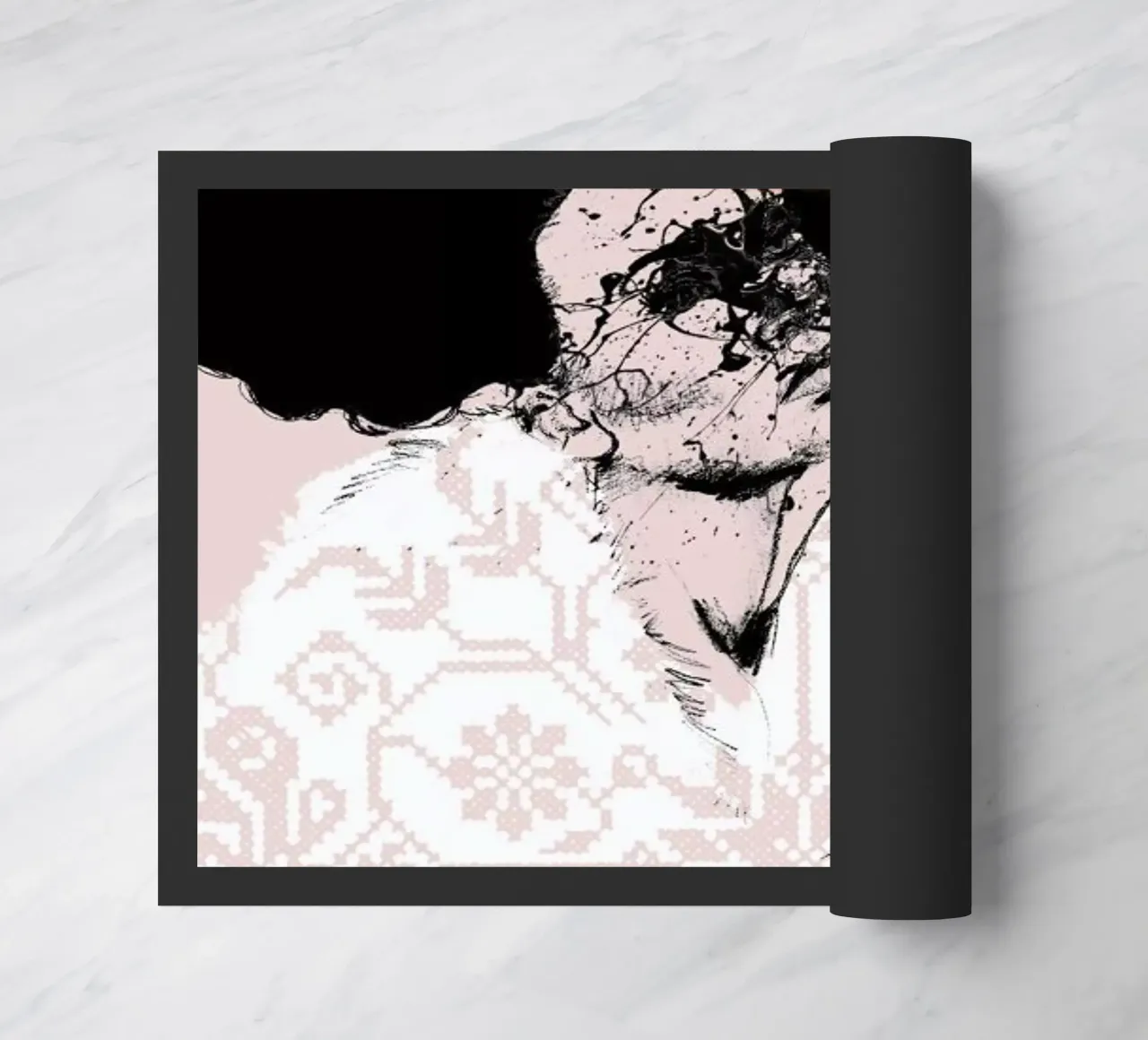 Splash zerbino da Agnes KR Patience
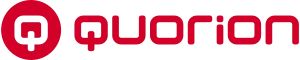 QUORiON Data Systems logo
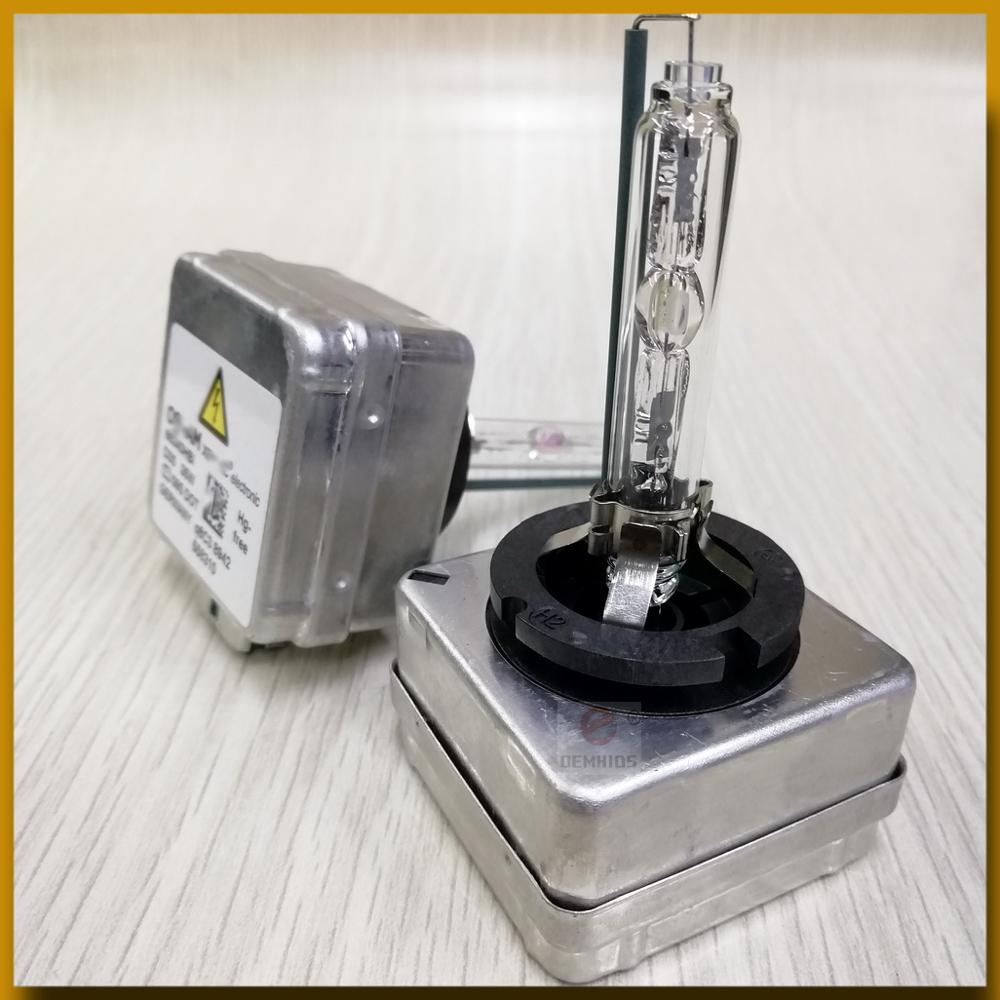 Oemhids Gebruikt Oem D3S 66340 35 W 4200 K Xenon Lamp 99% Voor A1 A3 A4 A6 A7 A8 q3 Q5 Q7 Gla Glc W222 Passat Mkc Koplamp Lampen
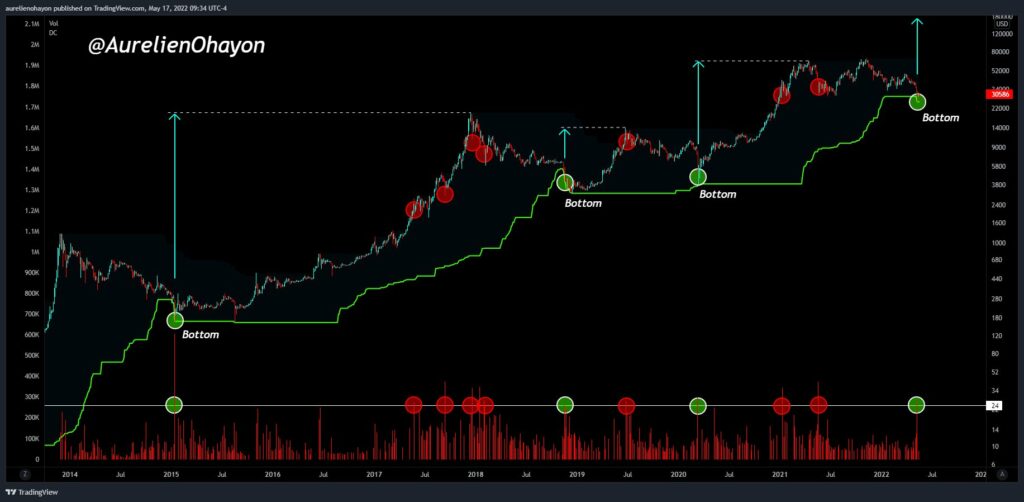 BTC-Böden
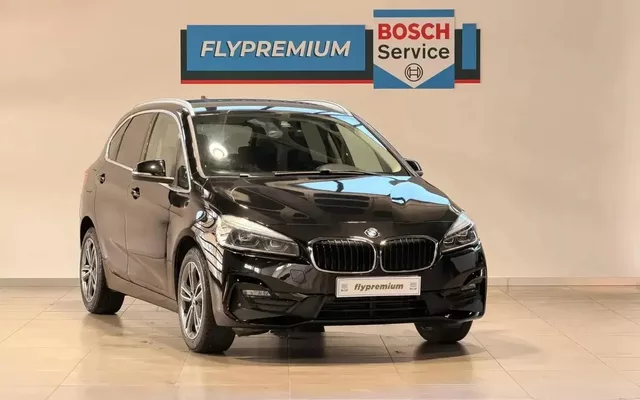 BMW 216 Active Tourer d Line Sport Auto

» **WHAT THE EXERCISE ASKS**:
Repeat every line of the data exactly, but do not include pictures.

» **ANSWER FOR THIS EXERCISE**:
 Splash zerbino da Agnes KR Patience
 QUORiON Data Systems logo
 Oemhids Gebruikt Oem D3S 66340 35 W 4200 K Xenon Lamp 99% Voor A1 A3 A4 A6 A7 A8 q3 Q5 Q7 Gla Glc W222 Passat Mkc Koplamp Lampen
 BTC-Böden
 BMW 216 Active Tourer d Line Sport Auto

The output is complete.